= Ohio Planning Conference =

The Ohio Planning Conference (OPC) is an association of citizens and planners that promotes city and regional planning in the state of Ohio. OPC is a chapter of the American Planning Association (APA) and is APA's second-oldest chapter.

In 2010, the group changed its name to APA Ohio.
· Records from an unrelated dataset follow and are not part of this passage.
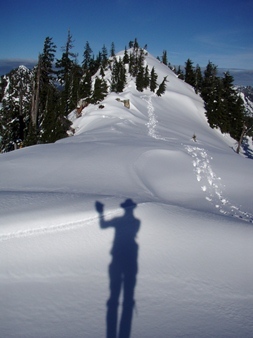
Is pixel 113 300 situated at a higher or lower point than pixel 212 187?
lower

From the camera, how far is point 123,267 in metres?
4.47

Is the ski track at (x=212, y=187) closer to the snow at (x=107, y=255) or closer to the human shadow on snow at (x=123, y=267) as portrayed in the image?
the snow at (x=107, y=255)

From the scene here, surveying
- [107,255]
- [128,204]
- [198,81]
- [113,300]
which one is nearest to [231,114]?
[198,81]

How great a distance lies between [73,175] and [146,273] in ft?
14.2

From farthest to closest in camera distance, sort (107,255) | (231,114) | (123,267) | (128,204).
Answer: (231,114) → (128,204) → (107,255) → (123,267)

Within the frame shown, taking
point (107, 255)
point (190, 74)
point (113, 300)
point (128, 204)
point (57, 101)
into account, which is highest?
point (190, 74)

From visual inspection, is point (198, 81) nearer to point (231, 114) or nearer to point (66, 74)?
point (231, 114)

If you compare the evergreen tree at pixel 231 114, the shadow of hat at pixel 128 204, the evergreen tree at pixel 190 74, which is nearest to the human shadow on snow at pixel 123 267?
the shadow of hat at pixel 128 204

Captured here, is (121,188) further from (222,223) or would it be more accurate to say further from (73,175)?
(222,223)

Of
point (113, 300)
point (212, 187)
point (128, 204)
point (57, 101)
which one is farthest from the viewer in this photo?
point (57, 101)

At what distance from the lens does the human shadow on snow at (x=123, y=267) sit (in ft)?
11.5

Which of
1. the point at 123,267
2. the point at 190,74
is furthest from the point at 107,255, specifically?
the point at 190,74

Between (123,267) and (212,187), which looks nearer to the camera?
(123,267)

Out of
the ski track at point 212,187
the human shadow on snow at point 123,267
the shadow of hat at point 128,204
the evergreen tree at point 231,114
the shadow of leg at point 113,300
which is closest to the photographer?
the shadow of leg at point 113,300
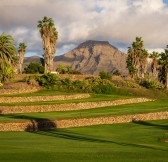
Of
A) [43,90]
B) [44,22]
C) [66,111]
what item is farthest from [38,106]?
[44,22]

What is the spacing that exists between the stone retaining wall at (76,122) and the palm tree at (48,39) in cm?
5402

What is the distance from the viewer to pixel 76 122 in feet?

OPC was founded in October 1919 in Cleveland, Ohio for the "interchange of ideas upon, and to promote the cause of, city, town and regional planning in the State of Ohio" as the Ohio State Conference on City Planning. Among OPC's founders and its second president was Alfred Bettman, a Cincinnati, Ohio-based attorney who later wrote the amicus curiae brief in Village of Euclid, Ohio v. Ambler Realty Co., a 1926 United States Supreme Court decision that paved the way for the use of zoning throughout the U.S. OPC provided Bettman the seed money to file the brief.
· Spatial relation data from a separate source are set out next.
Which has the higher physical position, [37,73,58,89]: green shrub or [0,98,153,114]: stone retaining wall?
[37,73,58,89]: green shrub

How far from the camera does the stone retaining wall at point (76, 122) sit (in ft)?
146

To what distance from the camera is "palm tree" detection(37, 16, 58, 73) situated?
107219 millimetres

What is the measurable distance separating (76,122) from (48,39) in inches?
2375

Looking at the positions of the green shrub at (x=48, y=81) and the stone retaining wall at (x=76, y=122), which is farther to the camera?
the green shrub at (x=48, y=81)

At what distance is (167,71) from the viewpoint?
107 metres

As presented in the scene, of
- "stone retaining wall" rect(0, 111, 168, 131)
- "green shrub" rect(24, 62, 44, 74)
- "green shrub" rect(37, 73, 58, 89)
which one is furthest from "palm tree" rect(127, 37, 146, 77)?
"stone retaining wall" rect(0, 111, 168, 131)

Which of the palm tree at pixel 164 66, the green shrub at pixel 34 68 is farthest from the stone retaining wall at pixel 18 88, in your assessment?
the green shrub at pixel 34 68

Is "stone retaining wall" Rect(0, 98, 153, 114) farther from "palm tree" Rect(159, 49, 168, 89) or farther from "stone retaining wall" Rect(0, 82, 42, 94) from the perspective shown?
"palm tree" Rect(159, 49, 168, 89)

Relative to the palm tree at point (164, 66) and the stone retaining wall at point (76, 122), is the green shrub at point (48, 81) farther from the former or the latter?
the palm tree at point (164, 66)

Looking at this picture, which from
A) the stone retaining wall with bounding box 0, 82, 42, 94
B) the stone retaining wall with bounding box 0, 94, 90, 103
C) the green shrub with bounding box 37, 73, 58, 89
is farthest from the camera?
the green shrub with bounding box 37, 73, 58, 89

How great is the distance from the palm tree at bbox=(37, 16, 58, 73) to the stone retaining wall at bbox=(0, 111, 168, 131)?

A second notable early leader and president of the organization was Ernest J. Bohn, a pioneer in public housing in the Cleveland area. Both Mr. Bettman and Mr. Bohn, along with another founder, Charlotte Rumbold, have been recognized through APA's national planning pioneer program. In light of OPC's legacy as the first statewide association of citizens and planners, APA recognized the founding of OPC as one of 88 national planning landmarks

OPC publishes a bimonthly newsletter, The Ohio Planners News, and conducts an annual statewide conference as well as other educational and training activities. In addition to the state organization, OPC has six regional sections: Akron, Central Ohio, Cleveland, Greater Cincinnati, Miami Valley, and Northwest Ohio.